The request -> Retype each of the following records word for word, keeping every number and coordinate unchanged.

>> begin

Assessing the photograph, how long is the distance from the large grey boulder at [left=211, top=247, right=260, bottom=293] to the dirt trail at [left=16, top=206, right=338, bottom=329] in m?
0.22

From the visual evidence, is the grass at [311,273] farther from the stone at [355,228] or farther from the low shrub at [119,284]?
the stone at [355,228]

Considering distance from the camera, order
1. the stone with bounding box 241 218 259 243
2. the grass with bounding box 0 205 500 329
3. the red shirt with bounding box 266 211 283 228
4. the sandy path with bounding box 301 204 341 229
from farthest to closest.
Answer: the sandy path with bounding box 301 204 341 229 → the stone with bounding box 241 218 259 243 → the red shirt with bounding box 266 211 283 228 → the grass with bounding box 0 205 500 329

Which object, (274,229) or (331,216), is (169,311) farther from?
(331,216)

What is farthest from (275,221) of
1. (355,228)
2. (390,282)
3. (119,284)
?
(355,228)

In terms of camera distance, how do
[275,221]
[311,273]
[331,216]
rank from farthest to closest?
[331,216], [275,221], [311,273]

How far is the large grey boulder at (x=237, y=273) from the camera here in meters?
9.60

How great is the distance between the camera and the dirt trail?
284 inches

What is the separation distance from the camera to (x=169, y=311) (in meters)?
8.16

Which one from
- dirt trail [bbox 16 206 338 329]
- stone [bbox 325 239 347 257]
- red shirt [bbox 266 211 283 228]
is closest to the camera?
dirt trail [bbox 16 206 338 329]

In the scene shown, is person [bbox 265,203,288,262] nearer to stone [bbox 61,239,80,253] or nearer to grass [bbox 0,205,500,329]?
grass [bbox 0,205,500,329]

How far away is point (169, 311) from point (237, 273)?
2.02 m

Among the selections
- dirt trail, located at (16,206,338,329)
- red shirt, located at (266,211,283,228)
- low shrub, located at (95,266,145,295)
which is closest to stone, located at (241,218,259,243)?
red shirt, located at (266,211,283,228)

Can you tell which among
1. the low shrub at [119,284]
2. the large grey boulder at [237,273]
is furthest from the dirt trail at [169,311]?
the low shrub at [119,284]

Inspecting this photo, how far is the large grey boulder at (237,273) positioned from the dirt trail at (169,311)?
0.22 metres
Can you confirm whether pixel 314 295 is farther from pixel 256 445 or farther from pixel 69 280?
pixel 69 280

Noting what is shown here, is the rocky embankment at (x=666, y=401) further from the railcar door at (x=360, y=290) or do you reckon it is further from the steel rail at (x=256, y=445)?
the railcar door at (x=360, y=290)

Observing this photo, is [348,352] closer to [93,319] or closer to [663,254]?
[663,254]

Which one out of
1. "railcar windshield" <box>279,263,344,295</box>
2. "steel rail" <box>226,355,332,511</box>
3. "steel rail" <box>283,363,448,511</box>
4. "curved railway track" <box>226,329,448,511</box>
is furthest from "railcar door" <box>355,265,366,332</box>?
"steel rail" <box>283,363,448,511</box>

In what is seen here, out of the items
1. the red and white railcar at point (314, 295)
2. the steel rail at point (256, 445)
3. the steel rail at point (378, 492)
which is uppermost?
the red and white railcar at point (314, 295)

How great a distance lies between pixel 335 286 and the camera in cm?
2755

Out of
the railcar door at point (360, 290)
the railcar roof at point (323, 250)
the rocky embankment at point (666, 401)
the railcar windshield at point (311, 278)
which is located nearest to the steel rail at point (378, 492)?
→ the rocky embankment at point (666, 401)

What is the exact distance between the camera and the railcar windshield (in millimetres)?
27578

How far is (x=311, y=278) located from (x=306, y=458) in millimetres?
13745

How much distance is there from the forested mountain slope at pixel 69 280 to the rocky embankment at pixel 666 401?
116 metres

>> end

Response below ->
Assessing the photograph, how long is the distance from the large grey boulder at [left=211, top=247, right=260, bottom=293] to the dirt trail at [left=16, top=206, right=338, bottom=329] in m?
0.22

From the visual evidence, is the grass at [311,273] farther from the stone at [355,228] or farther from the low shrub at [119,284]?
the stone at [355,228]

Considering distance from the camera, order
1. the stone with bounding box 241 218 259 243
2. the grass with bounding box 0 205 500 329
3. the red shirt with bounding box 266 211 283 228
4. the sandy path with bounding box 301 204 341 229
from farthest to closest.
Answer: the sandy path with bounding box 301 204 341 229 → the stone with bounding box 241 218 259 243 → the red shirt with bounding box 266 211 283 228 → the grass with bounding box 0 205 500 329

Which object, (274,229) or (331,216), is (169,311) farther from?
(331,216)

What is farthest from (275,221) of
1. (355,228)
2. (390,282)
3. (119,284)
?
(355,228)

In terms of camera distance, how do
[275,221]
[311,273]
[331,216]
rank from farthest to closest?
[331,216], [275,221], [311,273]

How far is the large grey boulder at (x=237, y=273) from the camera here in meters?
9.60

How great is the distance between the camera and the dirt trail?
284 inches

What is the separation distance from the camera to (x=169, y=311) (in meters)?
8.16

Which one from
- dirt trail [bbox 16 206 338 329]
- stone [bbox 325 239 347 257]
- red shirt [bbox 266 211 283 228]
is closest to the camera?
dirt trail [bbox 16 206 338 329]

In the scene shown, is person [bbox 265,203,288,262] nearer to stone [bbox 61,239,80,253] or nearer to grass [bbox 0,205,500,329]?
grass [bbox 0,205,500,329]

How far away is point (169, 311) from point (237, 273)?
2.02 m

Among the selections
- dirt trail, located at (16,206,338,329)
- red shirt, located at (266,211,283,228)
- low shrub, located at (95,266,145,295)
which is closest to stone, located at (241,218,259,243)?
red shirt, located at (266,211,283,228)

Can you tell which among
1. the low shrub at [119,284]
2. the large grey boulder at [237,273]
is furthest from the dirt trail at [169,311]?
the low shrub at [119,284]

Inspecting this photo, how far is the large grey boulder at (237,273) positioned from the dirt trail at (169,311)?
0.22 metres
Can you confirm whether pixel 314 295 is farther from pixel 256 445 or farther from pixel 69 280?
pixel 69 280

Noting what is shown here, is the rocky embankment at (x=666, y=401) further from the railcar door at (x=360, y=290) or do you reckon it is further from the steel rail at (x=256, y=445)?
the railcar door at (x=360, y=290)

Observing this photo, is [348,352] closer to [93,319] or closer to [663,254]?
[663,254]

Which one out of
1. "railcar windshield" <box>279,263,344,295</box>
2. "steel rail" <box>226,355,332,511</box>
3. "steel rail" <box>283,363,448,511</box>
4. "curved railway track" <box>226,329,448,511</box>
is furthest from "railcar door" <box>355,265,366,332</box>?
"steel rail" <box>283,363,448,511</box>

In what is seen here, out of the items
1. the red and white railcar at point (314, 295)
2. the steel rail at point (256, 445)
3. the steel rail at point (378, 492)
which is uppermost?
the red and white railcar at point (314, 295)

How great a distance lies between pixel 335 286 and the camera in cm?
2755

Out of
the railcar door at point (360, 290)
the railcar roof at point (323, 250)
the rocky embankment at point (666, 401)
the railcar windshield at point (311, 278)
which is located nearest to the steel rail at point (378, 492)?
→ the rocky embankment at point (666, 401)

What is the exact distance between the camera and the railcar windshield (in millimetres)?
27578

How far is (x=311, y=278) located from (x=306, y=458) in millimetres?
13745

How much distance is there from the forested mountain slope at pixel 69 280 to the rocky embankment at pixel 666 401?
116 metres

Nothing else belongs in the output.